Hibernate.orgCommunity Documentation
Eviction refers to the process by which old, relatively unused, or excessively voluminous data can be dropped from the cache, allowing the cache to remain within a memory budget. Generally, applications that use the Second Level Cache should configure eviction, unless only a relatively small amount of reference data is cached. This chapter provides a brief overview of how JBoss Cache eviction works, and then explains how to configure eviction to effectively manage the data stored in a Hibernate Second Level Cache. A basic understanding of JBoss Cache eviction and of concepts like FQNs is assumed; see the JBoss Cache User Guide for more information.
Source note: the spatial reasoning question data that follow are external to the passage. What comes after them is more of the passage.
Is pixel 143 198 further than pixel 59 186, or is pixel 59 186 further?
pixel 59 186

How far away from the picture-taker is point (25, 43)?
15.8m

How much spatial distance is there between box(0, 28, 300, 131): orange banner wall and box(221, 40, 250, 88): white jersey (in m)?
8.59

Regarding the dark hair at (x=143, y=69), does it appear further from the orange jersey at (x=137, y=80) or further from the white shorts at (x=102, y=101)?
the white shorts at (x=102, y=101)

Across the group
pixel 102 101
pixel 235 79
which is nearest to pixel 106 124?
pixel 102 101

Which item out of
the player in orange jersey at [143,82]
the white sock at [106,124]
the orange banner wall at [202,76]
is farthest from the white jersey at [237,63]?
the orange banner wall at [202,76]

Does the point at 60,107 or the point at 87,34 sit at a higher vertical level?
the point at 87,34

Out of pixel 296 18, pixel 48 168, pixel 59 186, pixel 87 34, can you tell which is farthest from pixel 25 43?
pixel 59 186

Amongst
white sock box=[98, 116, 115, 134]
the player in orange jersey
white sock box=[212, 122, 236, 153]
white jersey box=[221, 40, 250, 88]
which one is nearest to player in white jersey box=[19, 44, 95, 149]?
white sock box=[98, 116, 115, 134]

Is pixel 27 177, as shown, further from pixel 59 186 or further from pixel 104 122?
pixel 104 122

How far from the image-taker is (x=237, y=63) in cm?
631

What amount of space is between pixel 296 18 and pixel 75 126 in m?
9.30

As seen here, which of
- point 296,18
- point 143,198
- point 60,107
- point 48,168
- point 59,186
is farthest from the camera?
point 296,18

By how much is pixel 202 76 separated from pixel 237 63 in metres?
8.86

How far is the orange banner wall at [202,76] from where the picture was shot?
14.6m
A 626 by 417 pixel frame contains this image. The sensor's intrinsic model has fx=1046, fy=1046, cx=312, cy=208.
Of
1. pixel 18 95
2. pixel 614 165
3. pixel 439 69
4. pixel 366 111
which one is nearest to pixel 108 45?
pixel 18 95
The JBoss Cache eviction process is fairly straightforward. Whenever a node in a cache is read or written to, added or removed, the cache finds the eviction region (see below) that contains the node and passes an eviction event object to the eviction policy (see below) associated with the region. The eviction policy uses the stream of events it receives to track activity in the region. Periodically, a background thread runs and contacts each region's eviction policy. The policy uses its knowledge of the activity in the region, along with any configuration it was provided at startup, to determine which if any cache nodes should be evicted from memory. It then tells the cache to evict those nodes. Evicting a node means dropping it from the cache's in-memory state. The eviction only occurs on that cache instance; there is no cluster-wide eviction.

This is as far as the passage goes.